The National Brain Tumor Society and OligoNation announced Dr. David Louis, MD, of Massachusetts General Hospital and Harvard Medical School, and Dr. Anders Persson, PhD, of The University of California, San Francisco as the first grant recipients of the Oligodendroglioma Research Fund. The two grants, each for two years and $300,000 ($150,000/year), also mark the successful launch of the first initiative under the National Brain Tumor Society’s newest funding model, the Community Research Fund program.
The Oligodendroglioma Research Fund was launched in June of 2011 through the leadership of the family of Spencer and Zach Greene. The brothers – Spencer, 21, and Zach, 24 – were both diagnosed with an oligodendroglioma (oligo) brain tumor within two years of each other in 2008 and 2010, respectively. It then became the family’s mission to unite patients, families, friends, and people affected by oligo nationwide with a common goal to fight for a cure. The Greenes contacted the National Brain Tumor Society and together established the Organization’s first Community Research Fund, with a goal of raising $300,000 (the minimum amount needed for a grant to conduct significant research) specifically for oligo research projects.
“After Spencer and Zach were diagnosed, we quickly realized that there was essentially no active medical research directed at oligos,” said Brock Greene, Spencer and Zach’s father and the founder of Oligo Nation, the effort’s fundraising and awareness campaign. “We knew that for progress to be made against this devastating disease, there needed to be much more research done that could identify the genetic underpinnings of these tumors and figure out how to attack them. And it was obvious that we had to find the right partner to help us reach our goal of more effective treatments.”
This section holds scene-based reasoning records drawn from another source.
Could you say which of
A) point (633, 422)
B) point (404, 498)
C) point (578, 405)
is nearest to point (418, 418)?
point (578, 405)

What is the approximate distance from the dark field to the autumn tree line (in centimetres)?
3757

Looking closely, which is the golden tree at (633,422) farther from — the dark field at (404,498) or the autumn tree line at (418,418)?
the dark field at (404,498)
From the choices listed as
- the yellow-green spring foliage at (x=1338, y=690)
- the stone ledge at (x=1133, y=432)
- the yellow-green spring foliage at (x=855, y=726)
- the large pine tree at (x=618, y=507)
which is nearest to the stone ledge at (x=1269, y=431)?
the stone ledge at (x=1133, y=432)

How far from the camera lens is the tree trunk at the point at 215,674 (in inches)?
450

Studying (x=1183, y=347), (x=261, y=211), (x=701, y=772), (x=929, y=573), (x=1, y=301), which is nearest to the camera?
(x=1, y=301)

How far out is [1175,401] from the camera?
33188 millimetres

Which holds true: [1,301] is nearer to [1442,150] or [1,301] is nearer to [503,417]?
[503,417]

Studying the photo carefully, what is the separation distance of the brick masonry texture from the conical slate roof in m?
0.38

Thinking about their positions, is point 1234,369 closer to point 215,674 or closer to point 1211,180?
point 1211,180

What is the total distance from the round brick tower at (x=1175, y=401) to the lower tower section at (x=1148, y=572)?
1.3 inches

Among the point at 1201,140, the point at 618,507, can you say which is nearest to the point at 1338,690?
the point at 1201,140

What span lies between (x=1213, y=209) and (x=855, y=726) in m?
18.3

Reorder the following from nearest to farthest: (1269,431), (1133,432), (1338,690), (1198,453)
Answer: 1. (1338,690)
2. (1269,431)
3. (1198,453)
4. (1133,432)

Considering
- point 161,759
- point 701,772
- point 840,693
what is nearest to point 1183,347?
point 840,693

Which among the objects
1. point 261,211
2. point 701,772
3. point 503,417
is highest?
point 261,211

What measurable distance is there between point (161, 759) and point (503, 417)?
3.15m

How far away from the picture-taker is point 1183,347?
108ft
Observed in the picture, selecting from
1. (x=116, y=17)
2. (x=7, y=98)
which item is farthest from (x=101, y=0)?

Through the passion and commitment of the Greenes and other families touched by oligo, the Fund has raised close to $1,000,000 to date.
Dr. Louis, Pathologist-in-Chief at MGH and Professor of Pathology at HMS, and Dr. Persson, of UCSF’s Department of Neurology and Neurological Surgery, are both internationally recognized leaders, and have years of experience in the field of study of malignant brain tumors. Both researchers will lead projects that seek to determine what causes Oligo tumors to develop and subsequently grow through next-generation sequencing (Louis), and tumor modeling (Persson), so that future investigations can better understand what biomarkers to target with potential therapies.